Le renforcement du rôle et de l’autonomie des banques centrales et des ministères des finances reste de la plus haute importance. Au cours des dernières décennies, de nombreux pays d’Amérique latine ont réussi à mettre en place des banques centrales fortes et indépendantes, ainsi que des ministères des finances complémentaires dotés d’un personnel compétent. Ces institutions servent de rempart contre les excès financiers, et assurent au minimum la transparence des recettes et des dépenses publiques. En Tunisie, la Banque centrale a certes gagné en autonomie, mais les ministères des finances continuent à pâtir de l’instabilité politique.
La corruption — réelle ou perçue — est le talon d’Achille des transitions démocratiques. En se livrant à des malversations de grande ampleur, les régimes autoritaires n’éclaboussent pas seulement les responsables et les partis politiques, mais tout le système démocratique. C’était le cas au Brésil avec le populiste Jair Bolsonaro, qui a utilisé l’accusation de corruption non seulement contre ses adversaires politiques, mais aussi contre des normes démocratiques pour proclamer la supériorité du régime militaire. Il existe une abondante littérature sur les campagnes de lutte contre la corruption, qui préconisent généralement de traduire en justice certains criminels notoires, mais surtout de mettre en place des institutions publiques fortes et des réglementations efficaces pour éradiquer la corruption systémique. Le Fonds monétaire international (FMI) et la Banque mondiale, ainsi que des ONG expérimentées telles que Transparency International sont prêts à fournir une assistance spécialisée, en s’appuyant sur une expérience mondiale.
Une politique sans partis
Le dilemme entre liberté et sécurité est l’autre grand défi des transitions démocratiques, généralement marquées par un fort ressentiment contre les forces de l’ordre, qui sont tristement connues pour leur répression et leur corruption. Là encore, chaque pays doit rechercher sa propre justice transitionnelle. Mais affaiblir les forces de l’ordre au point que la criminalité de rue et/ou la violence politique mettent en danger la sécurité publique n’est sûrement pas la solution. Les défenseurs de la sécurité à tout prix utiliseront dans ce cas la violence et l’insécurité comme prétextes pour fermer l’espace public et entacher l’exercice de la démocratie. Au Chili comme en Tunisie, l’incapacité des forces de l’ordre à contenir la violence anarchique a ravivé dans les milieux conservateurs la nostalgie des périodes répressives d’Augusto Pinochet et de Zine El-Abidine Ben Ali.

Données fournies ->
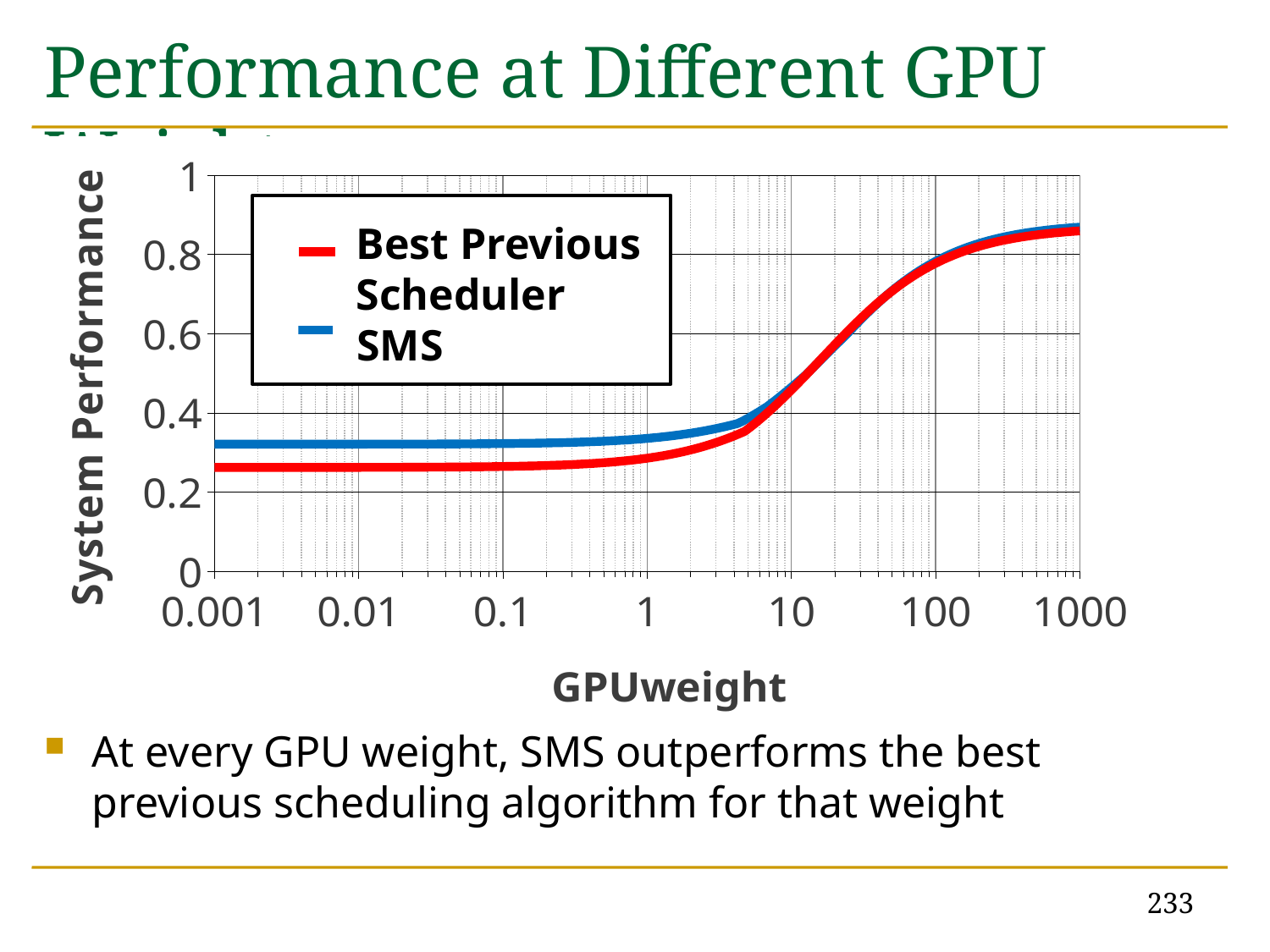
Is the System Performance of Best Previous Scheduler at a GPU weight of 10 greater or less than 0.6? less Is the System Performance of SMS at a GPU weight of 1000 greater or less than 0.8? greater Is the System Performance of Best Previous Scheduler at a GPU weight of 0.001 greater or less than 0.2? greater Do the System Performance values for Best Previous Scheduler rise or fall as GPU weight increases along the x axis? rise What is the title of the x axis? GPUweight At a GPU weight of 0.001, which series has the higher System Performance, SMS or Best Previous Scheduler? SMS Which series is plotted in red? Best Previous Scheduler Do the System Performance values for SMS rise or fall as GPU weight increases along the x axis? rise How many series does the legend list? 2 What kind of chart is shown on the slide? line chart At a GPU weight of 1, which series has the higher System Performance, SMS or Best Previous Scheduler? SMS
...
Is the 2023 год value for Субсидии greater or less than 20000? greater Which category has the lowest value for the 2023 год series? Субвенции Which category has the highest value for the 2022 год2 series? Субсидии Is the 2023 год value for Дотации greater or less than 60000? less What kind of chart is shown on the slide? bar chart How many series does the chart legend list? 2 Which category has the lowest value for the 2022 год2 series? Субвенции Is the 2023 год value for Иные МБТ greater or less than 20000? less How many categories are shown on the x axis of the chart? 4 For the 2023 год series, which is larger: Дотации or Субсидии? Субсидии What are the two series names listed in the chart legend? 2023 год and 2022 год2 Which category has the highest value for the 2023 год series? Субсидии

Exercices ->
1 - Les affirmations suivantes concordent-elles avec le texte sur les transitions démocratiques ? Pour chacune, répondez par oui ou par non en citant les mots décisifs du texte.
(a) En Tunisie, la Banque centrale a gagné en autonomie.
(b) Jair Bolsonaro a utilisé l’accusation de corruption uniquement contre ses adversaires politiques.
(c) Le FMI et la Banque mondiale sont prêts à fournir une assistance spécialisée.
2 - Pouvez-vous reprendre le texte sur les transitions démocratiques à la suite de sa dernière phrase et le prolonger d’un paragraphe ?
Les enregistrements n’ont ici aucun rôle à jouer.

Résultats successifs ->
1 -
(a) Oui : « En Tunisie, la Banque centrale a certes gagné en autonomie »
(b) Non : « non seulement contre ses adversaires politiques, mais aussi contre des normes démocratiques »
(c) Oui : « Le Fonds monétaire international (FMI) et la Banque mondiale, ainsi que des ONG expérimentées telles que Transparency International sont prêts à fournir une assistance spécialisée »

2 -
Enfin, n’oublions pas que les partis politiques comme la société civile sont indispensables dans ce contexte de transition. Cependant, la Tunisie a construit un système parlementaire démocratique, mais avec des partis politiques faibles, dont les adhérents sont souvent des membres temporaires. Leurs programmes sont vagues, et peinent à se distinguer les uns des autres. Leurs sources de financement sont opaques et changent d’une période à l’autre. Quant à l’identité de ces partis, elle se confond trop souvent avec la personnalité de leurs dirigeants, au lieu de se constituer autour d’une vision ou d’un réel projet politique. Des partis politiques avec une base réelle doivent émerger dans le paysage politique si l’on veut que la démocratie perdure.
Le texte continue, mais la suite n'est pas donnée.